Ce n’est pas dans les premières semaines suivant la naissance que les pères sont les plus vulnérables, mais bien un an plus tard. C’est ce que révèle une vaste étude publiée dans JAMA Network Open, qui bouscule les idées reçues sur la santé mentale paternelle.
Une hausse d’anxiété qui survient plus tard qu’on ne le croit
L’étude, conduite entre 2003 et 2021, a suivi plus d’un million de pères. Ses conclusions sont claires : le niveau de stress augmente de 30 % chez les jeunes papas aux alentours du premier anniversaire de leur enfant, une période bien plus tardive que celle généralement associée à la fragilité parentale.
Donghao Lu, auteur principal de la recherche, souligne que cette montée progressive mérite une attention particulière :
« L’augmentation tardive des cas de dépression souligne la nécessité de prêter attention aux signes avant-coureurs de troubles mentaux chez les pères, longtemps après la naissance de leur enfant. »
Des causes encore mal comprises
L’étude n’a pas permis d’identifier avec précision les facteurs déclencheurs de cette anxiété. Donghao Lu avance néanmoins une hypothèse : les pères assumeraient souvent un rôle de soutien dominant durant les premiers mois, ce qui pourrait, à terme, peser sur leur équilibre psychologique.
Cette zone d’ombre illustre un manque plus large de données sur la santé mentale paternelle. Le Dr Khatiya Moon, directrice médicale du programme de soins collaboratifs chez Northwell Health, le déplore : « Le dépistage des problèmes de santé mentale chez les pères est important, mais il est encore trop peu pratiqué. Un dépistage plus systématique nous permettrait de mieux repérer les pères en difficulté et de leur apporter le soutien nécessaire. »

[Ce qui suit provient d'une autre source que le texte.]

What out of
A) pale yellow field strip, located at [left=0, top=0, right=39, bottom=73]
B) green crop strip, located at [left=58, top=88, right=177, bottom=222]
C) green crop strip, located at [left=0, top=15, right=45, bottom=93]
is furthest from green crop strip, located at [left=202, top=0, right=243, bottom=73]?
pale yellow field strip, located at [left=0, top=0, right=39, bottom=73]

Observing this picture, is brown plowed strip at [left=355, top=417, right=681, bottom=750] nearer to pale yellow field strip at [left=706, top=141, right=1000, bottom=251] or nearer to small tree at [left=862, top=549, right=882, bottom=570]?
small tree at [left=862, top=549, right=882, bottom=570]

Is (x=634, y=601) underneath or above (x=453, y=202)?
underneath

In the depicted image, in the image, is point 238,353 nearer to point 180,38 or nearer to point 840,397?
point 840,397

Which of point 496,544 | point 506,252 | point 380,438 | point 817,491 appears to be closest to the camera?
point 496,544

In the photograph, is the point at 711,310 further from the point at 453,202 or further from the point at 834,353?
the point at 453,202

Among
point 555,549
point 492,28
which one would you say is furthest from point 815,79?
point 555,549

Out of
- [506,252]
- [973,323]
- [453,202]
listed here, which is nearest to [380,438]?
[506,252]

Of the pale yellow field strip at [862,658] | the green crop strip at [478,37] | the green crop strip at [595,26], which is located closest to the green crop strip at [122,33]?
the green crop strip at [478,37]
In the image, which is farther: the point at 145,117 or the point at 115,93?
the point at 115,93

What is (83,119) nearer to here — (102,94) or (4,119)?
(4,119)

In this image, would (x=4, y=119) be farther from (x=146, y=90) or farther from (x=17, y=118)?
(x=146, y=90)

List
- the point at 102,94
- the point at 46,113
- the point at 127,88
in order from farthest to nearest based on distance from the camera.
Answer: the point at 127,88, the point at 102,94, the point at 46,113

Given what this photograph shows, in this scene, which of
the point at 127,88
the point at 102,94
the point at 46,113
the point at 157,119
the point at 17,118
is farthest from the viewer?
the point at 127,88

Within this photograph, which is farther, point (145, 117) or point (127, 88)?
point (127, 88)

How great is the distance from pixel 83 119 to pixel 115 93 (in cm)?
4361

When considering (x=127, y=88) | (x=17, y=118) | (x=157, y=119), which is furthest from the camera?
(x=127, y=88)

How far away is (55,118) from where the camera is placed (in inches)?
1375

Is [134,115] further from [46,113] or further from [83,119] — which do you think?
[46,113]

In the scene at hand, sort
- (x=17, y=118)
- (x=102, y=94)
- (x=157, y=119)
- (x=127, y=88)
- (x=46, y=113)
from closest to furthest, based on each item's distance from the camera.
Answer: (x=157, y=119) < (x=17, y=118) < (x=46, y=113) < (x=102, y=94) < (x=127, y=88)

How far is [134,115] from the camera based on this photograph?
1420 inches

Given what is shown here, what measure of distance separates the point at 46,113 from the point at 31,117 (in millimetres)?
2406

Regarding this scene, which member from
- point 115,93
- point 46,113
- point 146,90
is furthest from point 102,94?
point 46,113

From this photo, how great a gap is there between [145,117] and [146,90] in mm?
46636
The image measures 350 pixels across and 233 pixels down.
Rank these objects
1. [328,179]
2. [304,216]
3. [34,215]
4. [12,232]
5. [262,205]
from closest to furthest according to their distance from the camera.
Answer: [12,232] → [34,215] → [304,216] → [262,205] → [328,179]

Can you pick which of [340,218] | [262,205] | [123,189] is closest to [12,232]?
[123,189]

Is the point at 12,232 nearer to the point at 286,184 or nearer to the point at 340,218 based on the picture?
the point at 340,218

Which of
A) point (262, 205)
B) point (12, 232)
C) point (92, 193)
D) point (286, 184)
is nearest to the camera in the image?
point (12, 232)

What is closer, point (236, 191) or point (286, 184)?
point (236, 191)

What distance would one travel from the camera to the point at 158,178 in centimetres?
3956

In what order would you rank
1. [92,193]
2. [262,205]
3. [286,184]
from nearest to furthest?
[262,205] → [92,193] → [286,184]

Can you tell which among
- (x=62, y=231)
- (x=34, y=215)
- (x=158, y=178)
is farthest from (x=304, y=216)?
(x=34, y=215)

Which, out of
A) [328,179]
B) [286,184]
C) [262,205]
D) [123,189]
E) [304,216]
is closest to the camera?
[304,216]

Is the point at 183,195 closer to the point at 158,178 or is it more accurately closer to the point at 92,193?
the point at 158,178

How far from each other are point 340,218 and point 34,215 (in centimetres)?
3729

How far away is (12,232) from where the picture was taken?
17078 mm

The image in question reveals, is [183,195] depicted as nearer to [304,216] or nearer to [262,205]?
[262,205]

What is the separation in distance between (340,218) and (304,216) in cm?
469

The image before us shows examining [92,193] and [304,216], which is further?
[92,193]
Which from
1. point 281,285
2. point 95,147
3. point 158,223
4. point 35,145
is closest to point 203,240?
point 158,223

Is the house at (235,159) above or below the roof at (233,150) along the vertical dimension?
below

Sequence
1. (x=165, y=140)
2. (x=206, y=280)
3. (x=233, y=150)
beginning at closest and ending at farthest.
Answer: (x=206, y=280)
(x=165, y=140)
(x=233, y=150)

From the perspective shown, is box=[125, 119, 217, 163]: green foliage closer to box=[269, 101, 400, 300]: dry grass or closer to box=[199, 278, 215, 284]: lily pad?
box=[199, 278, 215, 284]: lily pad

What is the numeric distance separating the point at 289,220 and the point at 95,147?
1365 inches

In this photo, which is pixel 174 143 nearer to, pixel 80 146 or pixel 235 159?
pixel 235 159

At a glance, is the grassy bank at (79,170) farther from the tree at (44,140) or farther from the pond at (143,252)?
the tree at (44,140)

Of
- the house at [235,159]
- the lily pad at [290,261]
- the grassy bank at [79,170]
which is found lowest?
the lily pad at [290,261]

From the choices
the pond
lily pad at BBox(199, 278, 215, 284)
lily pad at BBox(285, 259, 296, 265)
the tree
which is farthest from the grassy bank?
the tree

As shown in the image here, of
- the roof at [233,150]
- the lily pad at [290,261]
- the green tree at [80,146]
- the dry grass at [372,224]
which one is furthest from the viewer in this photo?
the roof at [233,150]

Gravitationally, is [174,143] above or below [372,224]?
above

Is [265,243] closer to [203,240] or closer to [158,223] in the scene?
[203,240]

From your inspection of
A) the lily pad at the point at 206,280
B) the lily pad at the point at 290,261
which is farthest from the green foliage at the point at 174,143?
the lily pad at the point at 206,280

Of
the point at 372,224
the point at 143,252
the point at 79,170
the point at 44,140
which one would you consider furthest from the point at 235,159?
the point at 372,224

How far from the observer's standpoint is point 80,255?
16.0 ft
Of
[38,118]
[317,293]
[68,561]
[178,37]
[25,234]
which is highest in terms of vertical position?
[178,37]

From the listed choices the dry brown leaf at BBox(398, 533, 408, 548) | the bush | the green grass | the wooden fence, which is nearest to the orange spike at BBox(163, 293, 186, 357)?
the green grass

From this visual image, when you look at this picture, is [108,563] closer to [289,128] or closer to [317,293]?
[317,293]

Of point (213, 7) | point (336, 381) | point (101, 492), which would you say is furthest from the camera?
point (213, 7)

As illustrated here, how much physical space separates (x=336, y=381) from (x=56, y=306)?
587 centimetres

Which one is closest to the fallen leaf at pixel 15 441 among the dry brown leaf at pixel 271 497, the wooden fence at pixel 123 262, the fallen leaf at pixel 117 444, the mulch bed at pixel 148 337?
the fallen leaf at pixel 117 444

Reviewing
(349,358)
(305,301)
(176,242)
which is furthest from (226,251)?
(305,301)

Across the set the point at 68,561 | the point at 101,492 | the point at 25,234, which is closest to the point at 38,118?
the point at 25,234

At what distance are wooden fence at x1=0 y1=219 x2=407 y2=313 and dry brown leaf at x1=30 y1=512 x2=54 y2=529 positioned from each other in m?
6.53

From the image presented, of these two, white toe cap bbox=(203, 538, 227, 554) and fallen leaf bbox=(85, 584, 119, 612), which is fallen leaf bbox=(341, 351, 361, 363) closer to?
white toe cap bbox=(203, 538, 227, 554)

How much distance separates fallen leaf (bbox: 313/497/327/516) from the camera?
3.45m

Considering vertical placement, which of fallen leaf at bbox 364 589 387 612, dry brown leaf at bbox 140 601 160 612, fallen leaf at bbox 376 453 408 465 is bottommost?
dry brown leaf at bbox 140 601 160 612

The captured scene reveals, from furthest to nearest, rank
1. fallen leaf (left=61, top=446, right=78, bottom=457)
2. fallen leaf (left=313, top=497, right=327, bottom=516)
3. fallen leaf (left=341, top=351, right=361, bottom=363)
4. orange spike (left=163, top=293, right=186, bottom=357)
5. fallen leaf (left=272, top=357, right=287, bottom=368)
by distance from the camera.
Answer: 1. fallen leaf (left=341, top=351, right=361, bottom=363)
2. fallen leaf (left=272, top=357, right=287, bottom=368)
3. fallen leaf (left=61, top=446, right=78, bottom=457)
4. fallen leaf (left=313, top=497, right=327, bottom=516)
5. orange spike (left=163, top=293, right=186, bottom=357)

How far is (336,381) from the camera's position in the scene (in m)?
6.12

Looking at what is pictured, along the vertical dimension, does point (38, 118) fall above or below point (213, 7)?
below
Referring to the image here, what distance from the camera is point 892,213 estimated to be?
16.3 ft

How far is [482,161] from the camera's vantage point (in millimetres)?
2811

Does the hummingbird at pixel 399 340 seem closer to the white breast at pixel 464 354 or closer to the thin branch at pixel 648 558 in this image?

Rompre l’isolement, une priorité pour les spécialistes
Face à ces constats, les médecins insistent sur l’importance de ne pas traverser cette période seul. S’appuyer sur son entourage — famille et amis — est présenté comme un levier essentiel de prévention.
Le Dr Moon pointe également un déséquilibre structurel : les mères bénéficient de nombreux rendez-vous médicaux et d’un réseau de soutien plus dense, tandis que les pères restent souvent en marge de ce suivi. Ce sentiment d’appartenance communautaire moins développé pourrait aggraver leur vulnérabilité au fil des mois.
Ces résultats plaident pour une évolution des pratiques médicales, avec un dépistage systématique de la santé mentale paternelle qui ne se limiterait plus aux seules semaines suivant l’accouchement.